Machine work on 6.9 heads??
I Recently purchased two trucks.
A 1986 F350 crewcab 4x4 with the non turbo 6.9 and the C-6 transmission.
A 1986 F250 regular cab 4x4 with the non turbo 6.9 (thrown rod through the pan...ouch) and the C-6 transmission.
My questions are related to the regular cab truck which recently had the heads rebuilt. The previous owner stated that the valves were done and the heads were milled. From my experience working on gasoline engines, this could increase the compression slightly. Would it have an inherent bad affect on the deisel which is already at 20 to 1 or better compression? Could this have caused the engine to throw the rod? I purchased the truck with the thrown rod.
How can you tell if you have a lower end knock? My crew is very loud to begin with, let alone trying to hear a knock in the lower end.
Any help would be appreciated.
Thanks
Minimum head thickness (from "deck" to valve cover surface): 4.7950"
If you need more let me know.
Thankyou for the information. I'm picking up the truck this weekend. It might be a few weeks before I can check the head thickness, but at least you have given me an idea to measure. If the heads are under the minimum...are they trash??
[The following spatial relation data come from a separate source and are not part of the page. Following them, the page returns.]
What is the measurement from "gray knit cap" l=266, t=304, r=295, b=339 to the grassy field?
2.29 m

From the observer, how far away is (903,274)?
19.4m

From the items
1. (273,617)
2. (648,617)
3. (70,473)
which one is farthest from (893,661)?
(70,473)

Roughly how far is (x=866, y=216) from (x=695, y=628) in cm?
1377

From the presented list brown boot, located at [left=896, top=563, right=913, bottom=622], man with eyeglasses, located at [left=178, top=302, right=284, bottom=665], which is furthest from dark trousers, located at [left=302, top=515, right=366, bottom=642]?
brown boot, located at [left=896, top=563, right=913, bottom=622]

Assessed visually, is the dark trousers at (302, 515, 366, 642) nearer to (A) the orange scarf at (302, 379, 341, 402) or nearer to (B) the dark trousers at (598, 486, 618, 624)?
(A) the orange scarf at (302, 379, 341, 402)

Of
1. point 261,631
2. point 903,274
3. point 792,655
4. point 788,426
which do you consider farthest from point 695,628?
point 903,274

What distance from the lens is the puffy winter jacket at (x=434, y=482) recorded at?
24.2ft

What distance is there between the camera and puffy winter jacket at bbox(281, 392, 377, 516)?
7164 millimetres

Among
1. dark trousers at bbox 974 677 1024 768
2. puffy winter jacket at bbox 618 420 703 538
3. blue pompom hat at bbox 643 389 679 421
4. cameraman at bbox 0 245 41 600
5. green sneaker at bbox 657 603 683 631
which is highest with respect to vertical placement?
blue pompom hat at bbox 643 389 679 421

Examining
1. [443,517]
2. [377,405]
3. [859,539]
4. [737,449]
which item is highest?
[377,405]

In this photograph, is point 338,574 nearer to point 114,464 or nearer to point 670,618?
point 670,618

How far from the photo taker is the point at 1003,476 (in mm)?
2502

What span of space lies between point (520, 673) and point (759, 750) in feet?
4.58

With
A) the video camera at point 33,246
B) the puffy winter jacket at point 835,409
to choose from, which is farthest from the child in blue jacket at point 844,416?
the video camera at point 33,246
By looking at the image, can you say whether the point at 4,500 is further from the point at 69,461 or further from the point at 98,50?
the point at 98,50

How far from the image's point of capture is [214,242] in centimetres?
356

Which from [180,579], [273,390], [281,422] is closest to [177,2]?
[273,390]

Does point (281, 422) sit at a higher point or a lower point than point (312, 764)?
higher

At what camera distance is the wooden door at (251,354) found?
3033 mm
I did come across a 7.3 block, possibly even the whole shortblock for 200 bucks. Can 6.9 heads, intake, etc... be adapted for a 7.3? I realize the 7.3 uses larger head bolts, but can the 6.9 head holes be opened up to work? I live by the motto..... "No replacement for cubic displacement". And.... why should I build a 6.9, when I can build a 7.3 for nearly the same cost? Especially if I can use most of the 6.9 external parts on the 7.3.
Thanks again..
But the 6.9 block will last longer due to thicker cylinder walls.
Welcome to FTE and the IDI diesel forum.
The bottom of the heads are flat, no combustion chamber like you would have on a gasser.
If the heads are to thin, the valves and pistons try to occupy the same space at the same time.
Not a good thing.
The clearance between the head and piston top is the thickness of the head gasket.
The 7.3 has cavitation issues that the 6.9 does not have.
You can do a minimal bore on a 6.9 to straighten out the cylinder walls, you are asking for trouble boring a 7.3 block.
Head studs are the way to go when rebuilding a 6.9.
Last edited by Dave Sponaugle; Jan 8, 2008 at 08:33 PM.
But the 6.9 block will last longer due to thicker cylinder walls.
I also will not have to rebore my 6.9, since the wear is so little, just some honing.